-- SOURCE RECORDS follows --
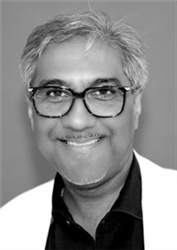 Prof Kausik Ray FMedSci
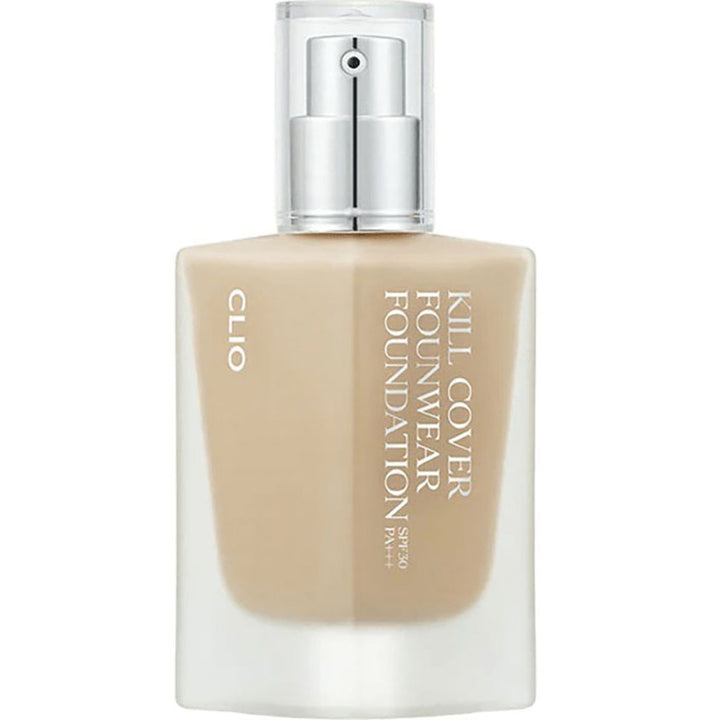 كريم أساس Kill Cover Founwear SPF30 PA+++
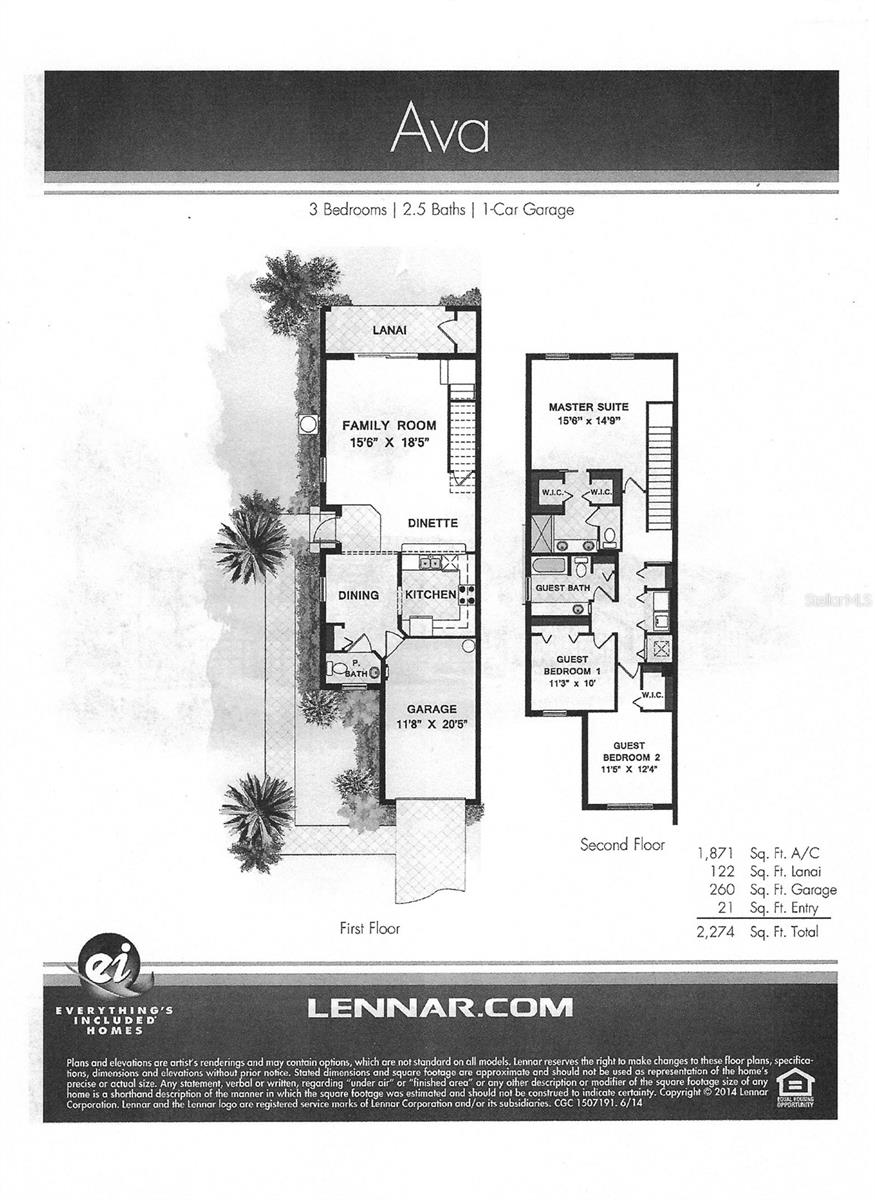 15003 WHITE PEARL RD, PUNTA GORDA, FL, 33982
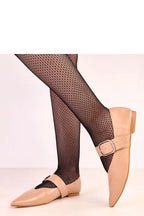  Ballet flats model 220587 Solea 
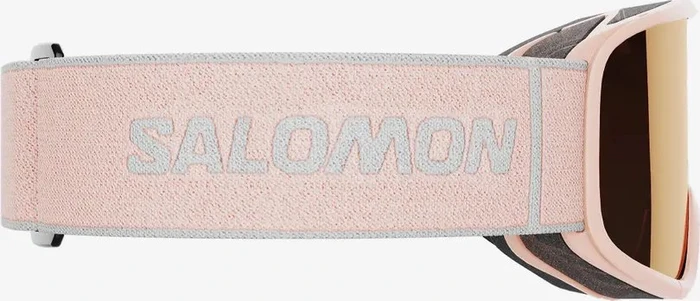Salomon Aksium 2.0 S Access peach/tonic orange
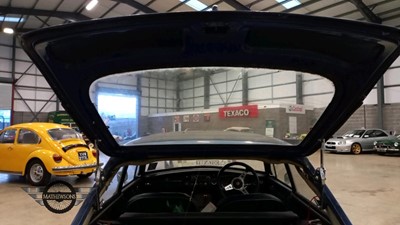 Lot 333 - 1967 MG B GT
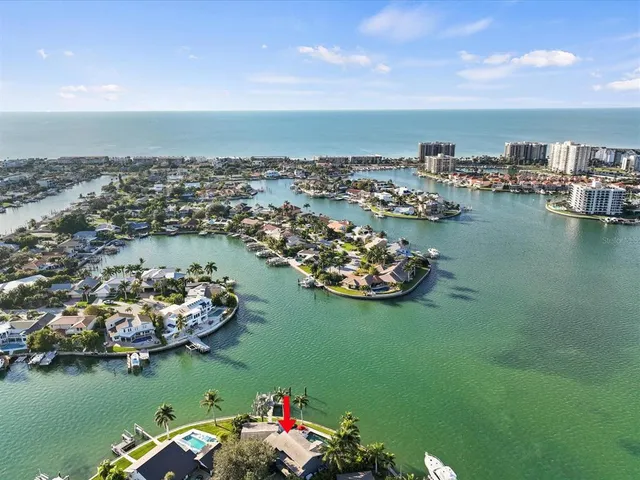 $25,000 | 621 Belle Isle Avenue, Belleair Beach, FL 33786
-- SOURCE RECORDS concluded --
TASK INSTRUCTIONS: Rewrite every item, changing "Ballet flats" to "Ballerina flats" and keeping everything else the same. Give only the text of each item, without the pictures.

FINISHED TASK:
 Prof Kausik Ray FMedSci
 كريم أساس Kill Cover Founwear SPF30 PA+++
 15003 WHITE PEARL RD, PUNTA GORDA, FL, 33982
  Ballerina flats model 220587 Solea 
Salomon Aksium 2.0 S Access peach/tonic orange
 Lot 333 - 1967 MG B GT
 $25,000 | 621 Belle Isle Avenue, Belleair Beach, FL 33786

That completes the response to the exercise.